— Problem to solve —
Reproduce the material below verbatim, line for line, from the first entry through the last.

[Entries on spatial positioning]
------------------------------------------------

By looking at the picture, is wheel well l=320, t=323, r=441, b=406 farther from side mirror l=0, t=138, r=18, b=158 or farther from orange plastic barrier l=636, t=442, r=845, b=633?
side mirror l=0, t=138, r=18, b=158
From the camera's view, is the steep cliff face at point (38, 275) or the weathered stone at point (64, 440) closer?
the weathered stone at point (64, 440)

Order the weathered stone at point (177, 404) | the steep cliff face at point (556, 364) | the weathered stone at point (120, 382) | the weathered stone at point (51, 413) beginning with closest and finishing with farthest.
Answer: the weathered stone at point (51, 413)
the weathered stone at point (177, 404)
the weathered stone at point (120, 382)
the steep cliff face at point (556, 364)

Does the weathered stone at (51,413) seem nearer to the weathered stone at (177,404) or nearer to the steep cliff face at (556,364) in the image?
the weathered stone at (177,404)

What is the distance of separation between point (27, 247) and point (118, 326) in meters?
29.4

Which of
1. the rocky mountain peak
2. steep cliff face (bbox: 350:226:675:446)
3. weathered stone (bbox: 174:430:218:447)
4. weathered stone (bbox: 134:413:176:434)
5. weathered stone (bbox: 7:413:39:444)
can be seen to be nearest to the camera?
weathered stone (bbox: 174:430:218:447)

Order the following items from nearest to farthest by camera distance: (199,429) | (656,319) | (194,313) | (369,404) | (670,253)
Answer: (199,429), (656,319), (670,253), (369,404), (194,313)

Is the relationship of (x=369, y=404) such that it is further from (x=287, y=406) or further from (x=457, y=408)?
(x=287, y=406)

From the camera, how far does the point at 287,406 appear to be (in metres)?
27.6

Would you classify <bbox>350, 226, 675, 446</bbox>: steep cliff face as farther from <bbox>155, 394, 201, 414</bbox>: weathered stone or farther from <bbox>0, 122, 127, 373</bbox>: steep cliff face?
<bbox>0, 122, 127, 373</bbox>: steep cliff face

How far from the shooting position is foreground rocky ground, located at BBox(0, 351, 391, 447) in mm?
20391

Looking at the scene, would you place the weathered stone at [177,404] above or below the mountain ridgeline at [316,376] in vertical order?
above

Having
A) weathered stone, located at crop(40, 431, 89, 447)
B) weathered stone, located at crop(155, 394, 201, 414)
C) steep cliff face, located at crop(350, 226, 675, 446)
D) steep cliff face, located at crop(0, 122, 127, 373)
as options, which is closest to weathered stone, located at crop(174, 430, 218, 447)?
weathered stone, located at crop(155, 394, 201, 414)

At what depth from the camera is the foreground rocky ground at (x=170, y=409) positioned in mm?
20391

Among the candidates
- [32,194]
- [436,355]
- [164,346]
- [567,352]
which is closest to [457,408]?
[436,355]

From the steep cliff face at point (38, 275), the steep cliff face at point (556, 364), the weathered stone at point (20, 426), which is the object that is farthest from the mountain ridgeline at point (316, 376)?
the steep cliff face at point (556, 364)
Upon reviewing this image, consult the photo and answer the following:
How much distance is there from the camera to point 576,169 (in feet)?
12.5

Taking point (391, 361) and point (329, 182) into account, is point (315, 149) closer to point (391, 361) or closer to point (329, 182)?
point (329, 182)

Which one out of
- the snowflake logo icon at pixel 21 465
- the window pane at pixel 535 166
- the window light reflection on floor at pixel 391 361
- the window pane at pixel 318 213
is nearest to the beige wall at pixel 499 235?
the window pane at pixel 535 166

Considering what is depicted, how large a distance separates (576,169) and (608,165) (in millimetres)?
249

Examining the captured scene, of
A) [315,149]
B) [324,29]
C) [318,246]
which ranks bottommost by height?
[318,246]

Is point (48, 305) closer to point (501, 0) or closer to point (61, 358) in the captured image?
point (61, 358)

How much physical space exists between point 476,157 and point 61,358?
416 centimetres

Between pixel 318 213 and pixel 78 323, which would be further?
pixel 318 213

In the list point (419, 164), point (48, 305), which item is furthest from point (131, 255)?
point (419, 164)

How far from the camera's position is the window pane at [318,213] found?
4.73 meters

------------------------------------------------

— Problem solution —
By looking at the picture, is wheel well l=320, t=323, r=441, b=406 farther from side mirror l=0, t=138, r=18, b=158 or farther from orange plastic barrier l=636, t=442, r=845, b=633?
side mirror l=0, t=138, r=18, b=158
From the camera's view, is the steep cliff face at point (38, 275) or the weathered stone at point (64, 440) closer?
the weathered stone at point (64, 440)

Order the weathered stone at point (177, 404) | the steep cliff face at point (556, 364) | the weathered stone at point (120, 382) | the weathered stone at point (51, 413) beginning with closest and finishing with farthest.
Answer: the weathered stone at point (51, 413)
the weathered stone at point (177, 404)
the weathered stone at point (120, 382)
the steep cliff face at point (556, 364)

Does the weathered stone at (51,413) seem nearer to the weathered stone at (177,404) or nearer to the steep cliff face at (556,364) in the image?
the weathered stone at (177,404)

What is the distance of separation between point (27, 247) and point (118, 326) in meters?
29.4

Which of
1. the rocky mountain peak
2. steep cliff face (bbox: 350:226:675:446)
3. weathered stone (bbox: 174:430:218:447)
4. weathered stone (bbox: 134:413:176:434)
5. weathered stone (bbox: 7:413:39:444)
can be seen to be nearest to the camera?
weathered stone (bbox: 174:430:218:447)

Order the following items from nearest to farthest by camera distance: (199,429) | (656,319) | (194,313) | (369,404) | (670,253)
Answer: (199,429), (656,319), (670,253), (369,404), (194,313)

Is the relationship of (x=369, y=404) such that it is further from (x=287, y=406) or further from (x=457, y=408)?
(x=287, y=406)

From the camera, how far does the point at 287,406 appear to be (in metres)?
27.6

Would you classify <bbox>350, 226, 675, 446</bbox>: steep cliff face as farther from <bbox>155, 394, 201, 414</bbox>: weathered stone or farther from <bbox>0, 122, 127, 373</bbox>: steep cliff face?
<bbox>0, 122, 127, 373</bbox>: steep cliff face

How far from the shooting position is foreground rocky ground, located at BBox(0, 351, 391, 447) in mm?
20391

Looking at the scene, would you place the weathered stone at [177,404] above or below the mountain ridgeline at [316,376] in vertical order?
above

Having
A) weathered stone, located at crop(40, 431, 89, 447)
B) weathered stone, located at crop(155, 394, 201, 414)
C) steep cliff face, located at crop(350, 226, 675, 446)
D) steep cliff face, located at crop(0, 122, 127, 373)
as options, which is closest to weathered stone, located at crop(174, 430, 218, 447)?
weathered stone, located at crop(155, 394, 201, 414)

At what depth from the camera is the foreground rocky ground at (x=170, y=409) positioned in mm?
20391

Among the candidates
- [32,194]
- [436,355]
- [164,346]
- [567,352]
which is closest to [457,408]?
[436,355]

From the steep cliff face at point (38, 275), the steep cliff face at point (556, 364), the weathered stone at point (20, 426), which is the object that is farthest from the mountain ridgeline at point (316, 376)?
the steep cliff face at point (556, 364)
Upon reviewing this image, consult the photo and answer the following:
How much distance is there from the camera to point 576,169 (in feet)?
12.5

Taking point (391, 361) and point (329, 182) into account, is point (315, 149) closer to point (391, 361) or closer to point (329, 182)?
point (329, 182)

Which one out of
- the snowflake logo icon at pixel 21 465
- the window pane at pixel 535 166
- the window light reflection on floor at pixel 391 361
- the window pane at pixel 318 213
is nearest to the beige wall at pixel 499 235?
the window pane at pixel 535 166

Considering what is depicted, how large a distance separates (576,169) and (608,165) (in millimetres)?
249

Examining the captured scene, of
A) [315,149]
B) [324,29]
C) [318,246]
which ranks bottommost by height?
[318,246]

Is point (48, 305) closer to point (501, 0) or closer to point (61, 358) in the captured image?
point (61, 358)

How much physical space exists between point 476,157 and point 61,358?
416 centimetres

Between pixel 318 213 and pixel 78 323, which would be further?
pixel 318 213

In the list point (419, 164), point (48, 305), which item is furthest from point (131, 255)?
point (419, 164)

How far from the camera's position is the window pane at [318,213] found?
4.73 meters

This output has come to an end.